> Your instructions
Pictures do not belong in the copy, so please give every entry below again exactly.

> Provided material
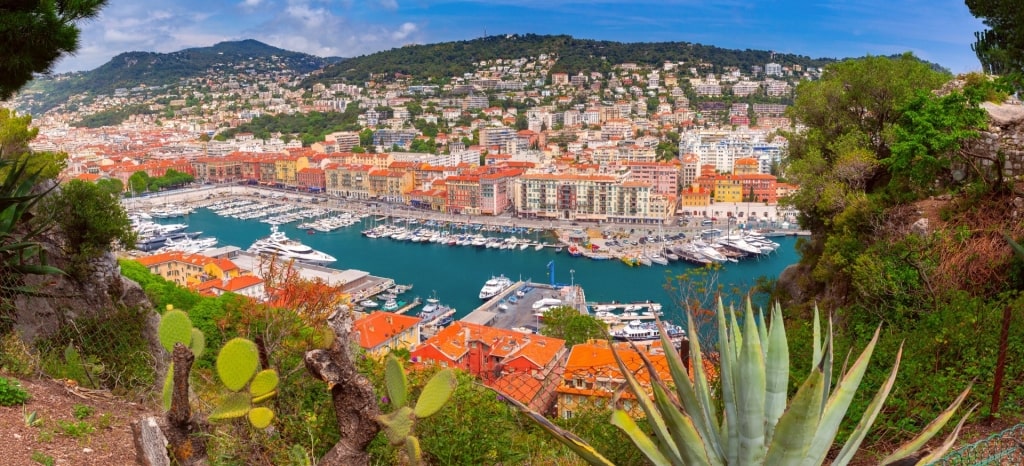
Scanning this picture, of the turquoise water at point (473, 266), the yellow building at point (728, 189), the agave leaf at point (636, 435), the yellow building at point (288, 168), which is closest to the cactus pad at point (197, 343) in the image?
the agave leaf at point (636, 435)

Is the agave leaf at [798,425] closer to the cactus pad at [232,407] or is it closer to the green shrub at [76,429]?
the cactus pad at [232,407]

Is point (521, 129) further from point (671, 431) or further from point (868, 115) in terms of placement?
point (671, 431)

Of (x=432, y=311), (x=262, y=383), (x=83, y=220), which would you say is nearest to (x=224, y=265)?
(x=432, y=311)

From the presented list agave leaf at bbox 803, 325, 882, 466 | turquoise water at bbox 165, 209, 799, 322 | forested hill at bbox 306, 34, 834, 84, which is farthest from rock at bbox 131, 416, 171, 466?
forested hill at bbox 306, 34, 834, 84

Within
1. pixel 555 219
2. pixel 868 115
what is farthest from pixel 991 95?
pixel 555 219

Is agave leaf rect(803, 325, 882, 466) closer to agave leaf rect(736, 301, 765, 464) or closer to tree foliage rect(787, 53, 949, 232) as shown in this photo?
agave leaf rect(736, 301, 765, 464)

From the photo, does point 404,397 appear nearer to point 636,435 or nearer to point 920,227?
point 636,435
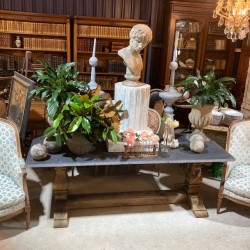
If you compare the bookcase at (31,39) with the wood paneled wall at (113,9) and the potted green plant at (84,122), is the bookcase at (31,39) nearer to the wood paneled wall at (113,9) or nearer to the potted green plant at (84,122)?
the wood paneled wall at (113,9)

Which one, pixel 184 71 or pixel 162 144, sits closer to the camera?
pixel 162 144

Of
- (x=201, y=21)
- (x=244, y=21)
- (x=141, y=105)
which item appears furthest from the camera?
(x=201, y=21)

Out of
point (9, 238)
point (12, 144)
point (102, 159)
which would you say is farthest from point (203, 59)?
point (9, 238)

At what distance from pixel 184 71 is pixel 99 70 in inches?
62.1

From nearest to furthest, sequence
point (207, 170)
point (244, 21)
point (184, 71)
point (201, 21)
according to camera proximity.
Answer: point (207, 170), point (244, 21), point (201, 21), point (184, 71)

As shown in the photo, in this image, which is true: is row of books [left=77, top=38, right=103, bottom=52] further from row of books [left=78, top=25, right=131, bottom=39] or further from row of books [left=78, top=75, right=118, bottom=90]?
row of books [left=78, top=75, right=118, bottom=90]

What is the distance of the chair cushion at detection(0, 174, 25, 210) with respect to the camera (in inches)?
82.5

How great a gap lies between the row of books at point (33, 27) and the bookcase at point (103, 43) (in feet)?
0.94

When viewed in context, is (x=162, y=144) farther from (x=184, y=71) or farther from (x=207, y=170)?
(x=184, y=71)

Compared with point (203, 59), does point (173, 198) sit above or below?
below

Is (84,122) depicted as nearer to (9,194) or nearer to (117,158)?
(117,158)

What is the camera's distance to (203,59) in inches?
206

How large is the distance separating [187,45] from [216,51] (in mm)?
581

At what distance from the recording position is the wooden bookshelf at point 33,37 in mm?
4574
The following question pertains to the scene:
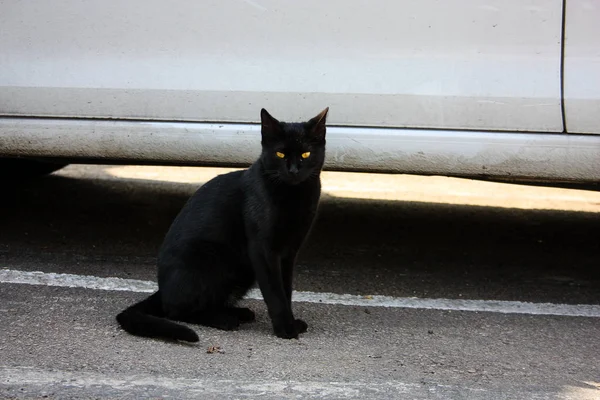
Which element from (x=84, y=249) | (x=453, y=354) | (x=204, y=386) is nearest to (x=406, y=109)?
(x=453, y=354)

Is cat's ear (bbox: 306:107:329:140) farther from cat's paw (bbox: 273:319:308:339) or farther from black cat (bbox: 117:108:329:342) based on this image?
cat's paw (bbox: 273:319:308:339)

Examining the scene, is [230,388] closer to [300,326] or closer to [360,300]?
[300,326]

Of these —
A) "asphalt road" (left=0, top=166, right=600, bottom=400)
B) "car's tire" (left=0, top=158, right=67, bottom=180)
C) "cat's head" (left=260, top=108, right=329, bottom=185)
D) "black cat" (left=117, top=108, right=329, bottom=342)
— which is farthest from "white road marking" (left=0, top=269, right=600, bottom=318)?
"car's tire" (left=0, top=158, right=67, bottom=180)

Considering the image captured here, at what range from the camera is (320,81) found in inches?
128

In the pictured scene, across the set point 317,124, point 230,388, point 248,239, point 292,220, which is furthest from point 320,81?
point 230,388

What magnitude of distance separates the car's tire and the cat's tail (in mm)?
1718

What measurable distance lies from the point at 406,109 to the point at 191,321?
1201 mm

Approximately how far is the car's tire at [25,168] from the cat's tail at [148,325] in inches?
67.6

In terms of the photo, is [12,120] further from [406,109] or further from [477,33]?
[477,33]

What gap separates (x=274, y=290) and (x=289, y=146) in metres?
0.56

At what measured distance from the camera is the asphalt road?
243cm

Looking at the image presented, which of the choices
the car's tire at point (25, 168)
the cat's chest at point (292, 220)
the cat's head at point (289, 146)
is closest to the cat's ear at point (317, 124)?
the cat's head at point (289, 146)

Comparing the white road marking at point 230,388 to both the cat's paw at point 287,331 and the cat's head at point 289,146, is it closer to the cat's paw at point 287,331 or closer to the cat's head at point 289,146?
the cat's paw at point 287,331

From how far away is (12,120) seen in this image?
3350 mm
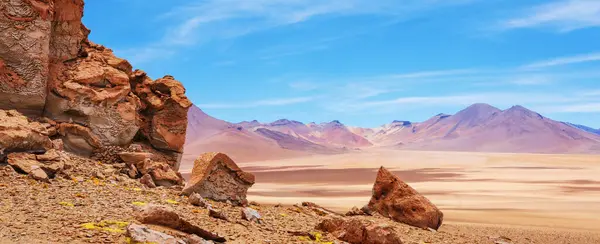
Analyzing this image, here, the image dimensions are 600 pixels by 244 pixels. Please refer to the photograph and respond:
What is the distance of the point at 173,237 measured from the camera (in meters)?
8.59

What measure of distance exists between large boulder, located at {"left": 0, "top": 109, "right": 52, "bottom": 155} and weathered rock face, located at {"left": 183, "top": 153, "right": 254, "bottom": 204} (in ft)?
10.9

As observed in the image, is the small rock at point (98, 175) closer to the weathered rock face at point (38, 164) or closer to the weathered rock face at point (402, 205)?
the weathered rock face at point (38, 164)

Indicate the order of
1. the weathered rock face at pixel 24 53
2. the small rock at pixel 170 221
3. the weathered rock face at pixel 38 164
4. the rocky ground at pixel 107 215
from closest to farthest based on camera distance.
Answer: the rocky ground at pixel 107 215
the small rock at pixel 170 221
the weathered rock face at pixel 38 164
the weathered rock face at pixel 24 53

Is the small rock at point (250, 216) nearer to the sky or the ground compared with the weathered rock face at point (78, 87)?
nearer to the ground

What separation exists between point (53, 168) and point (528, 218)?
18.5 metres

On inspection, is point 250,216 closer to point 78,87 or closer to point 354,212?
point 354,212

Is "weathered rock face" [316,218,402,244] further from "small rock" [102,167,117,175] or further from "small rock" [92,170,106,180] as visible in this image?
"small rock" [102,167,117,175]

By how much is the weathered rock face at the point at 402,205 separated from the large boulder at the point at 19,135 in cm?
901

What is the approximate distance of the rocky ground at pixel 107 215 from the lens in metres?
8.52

> The solution
Scanning this picture, of the turquoise water at point (473, 266), the yellow building at point (728, 189), the agave leaf at point (636, 435), the yellow building at point (288, 168), which is closest to the cactus pad at point (197, 343) in the image?
the agave leaf at point (636, 435)

Is the agave leaf at [798,425] closer to the cactus pad at [232,407] or is it closer to the green shrub at [76,429]?
the cactus pad at [232,407]

Is point (521, 129) further from point (671, 431) or further from point (868, 115) in terms of placement?
point (671, 431)

Of (x=432, y=311), (x=262, y=383), (x=83, y=220), which would you say is nearest to (x=224, y=265)?
(x=432, y=311)

From the presented list agave leaf at bbox 803, 325, 882, 466 | turquoise water at bbox 165, 209, 799, 322 | forested hill at bbox 306, 34, 834, 84, which is farthest from rock at bbox 131, 416, 171, 466?
forested hill at bbox 306, 34, 834, 84

Within
1. pixel 555 219
2. pixel 868 115
what is farthest from pixel 991 95?
pixel 555 219

Is agave leaf rect(803, 325, 882, 466) closer to agave leaf rect(736, 301, 765, 464) or closer to tree foliage rect(787, 53, 949, 232) as shown in this photo?
agave leaf rect(736, 301, 765, 464)

From the photo, does point 404,397 appear nearer to point 636,435 or nearer to point 920,227?
point 636,435
If you compare the bookcase at (31,39) with the wood paneled wall at (113,9) and the potted green plant at (84,122), is the bookcase at (31,39) nearer to the wood paneled wall at (113,9) or nearer to the potted green plant at (84,122)?
the wood paneled wall at (113,9)

Which one, pixel 184 71 or pixel 162 144, sits closer to the camera?
pixel 162 144

Of
- (x=201, y=21)
- (x=244, y=21)
- (x=141, y=105)
which item appears furthest from the camera?
(x=201, y=21)

Out of
point (9, 238)
point (12, 144)
point (102, 159)
which would you say is farthest from point (203, 59)?
point (9, 238)

At what distance from pixel 184 71 is pixel 99 70 in inches?
62.1

From nearest to furthest, sequence
point (207, 170)
point (244, 21)
point (184, 71)
point (201, 21)
according to camera proximity.
Answer: point (207, 170), point (244, 21), point (201, 21), point (184, 71)

As shown in the photo, in this image, which is true: is row of books [left=77, top=38, right=103, bottom=52] further from row of books [left=78, top=25, right=131, bottom=39] or further from row of books [left=78, top=75, right=118, bottom=90]?
row of books [left=78, top=75, right=118, bottom=90]

What is the distance of the chair cushion at detection(0, 174, 25, 210) with respect to the camera (in inches)?
82.5

How great a gap lies between the row of books at point (33, 27) and the bookcase at point (103, 43) (in feet)?
0.94

When viewed in context, is (x=162, y=144) farther from (x=184, y=71) or farther from (x=207, y=170)?
(x=184, y=71)

Compared with point (203, 59), does point (173, 198) sit above or below?
below

Is (84,122) depicted as nearer to (9,194) or nearer to (117,158)?
(117,158)

What is the camera's distance to (203,59) in inches?
206

How large is the distance separating [187,45] from [216,51] (in mm)?
581

At what distance from the recording position is the wooden bookshelf at point 33,37 in mm?
4574
The following question pertains to the scene:
Which element from (x=84, y=249) | (x=453, y=354) | (x=204, y=386) is nearest to (x=406, y=109)?
(x=453, y=354)

Is cat's ear (bbox: 306:107:329:140) farther from cat's paw (bbox: 273:319:308:339) or farther from black cat (bbox: 117:108:329:342) based on this image?
cat's paw (bbox: 273:319:308:339)

Examining the scene, is [230,388] closer to [300,326] or closer to [360,300]?
[300,326]

Of these —
A) "asphalt road" (left=0, top=166, right=600, bottom=400)
B) "car's tire" (left=0, top=158, right=67, bottom=180)
C) "cat's head" (left=260, top=108, right=329, bottom=185)
D) "black cat" (left=117, top=108, right=329, bottom=342)
— which is farthest from "white road marking" (left=0, top=269, right=600, bottom=318)?
"car's tire" (left=0, top=158, right=67, bottom=180)

Considering the image captured here, at what range from the camera is (320,81) found in inches?
128

In the pictured scene, across the set point 317,124, point 230,388, point 248,239, point 292,220, which is furthest from point 320,81?
point 230,388

What magnitude of distance separates the car's tire and the cat's tail (in mm)?
1718

What measurable distance lies from the point at 406,109 to the point at 191,321?
1201 mm

Approximately how far is the car's tire at [25,168] from the cat's tail at [148,325] in inches?
67.6

In terms of the photo, is [12,120] further from [406,109] or further from [477,33]?
[477,33]

What gap separates (x=274, y=290) and (x=289, y=146) in metres?
0.56

At what measured distance from the camera is the asphalt road?
243cm

Looking at the image presented, which of the choices
the car's tire at point (25, 168)
the cat's chest at point (292, 220)
the cat's head at point (289, 146)
is closest to the cat's ear at point (317, 124)?
the cat's head at point (289, 146)

Comparing the white road marking at point 230,388 to both the cat's paw at point 287,331 and the cat's head at point 289,146, is it closer to the cat's paw at point 287,331 or closer to the cat's head at point 289,146?
the cat's paw at point 287,331

From how far away is (12,120) seen in this image?
3350 mm
Analyzing this image, here, the image dimensions are 600 pixels by 244 pixels. Please refer to the photograph and respond:
What is the distance of the point at 173,237 measured from the camera (in meters)?
8.59

What measure of distance exists between large boulder, located at {"left": 0, "top": 109, "right": 52, "bottom": 155} and weathered rock face, located at {"left": 183, "top": 153, "right": 254, "bottom": 204} (in ft)?
10.9

As observed in the image, is the small rock at point (98, 175) closer to the weathered rock face at point (38, 164) or closer to the weathered rock face at point (402, 205)?
the weathered rock face at point (38, 164)

Indicate the order of
1. the weathered rock face at pixel 24 53
2. the small rock at pixel 170 221
3. the weathered rock face at pixel 38 164
4. the rocky ground at pixel 107 215
from closest to farthest based on camera distance.
Answer: the rocky ground at pixel 107 215
the small rock at pixel 170 221
the weathered rock face at pixel 38 164
the weathered rock face at pixel 24 53

Is the small rock at point (250, 216) nearer to the sky or the ground compared with the weathered rock face at point (78, 87)?
nearer to the ground

What separation exists between point (53, 168) and point (528, 218)?
18.5 metres

On inspection, is point 250,216 closer to point 78,87 or closer to point 354,212?
point 354,212

Is "weathered rock face" [316,218,402,244] further from "small rock" [102,167,117,175] or further from "small rock" [92,170,106,180] as visible in this image?
"small rock" [102,167,117,175]

By how much is the weathered rock face at the point at 402,205 separated from the large boulder at the point at 19,135 in cm?
901

What is the approximate distance of the rocky ground at pixel 107 215 from the lens in metres?
8.52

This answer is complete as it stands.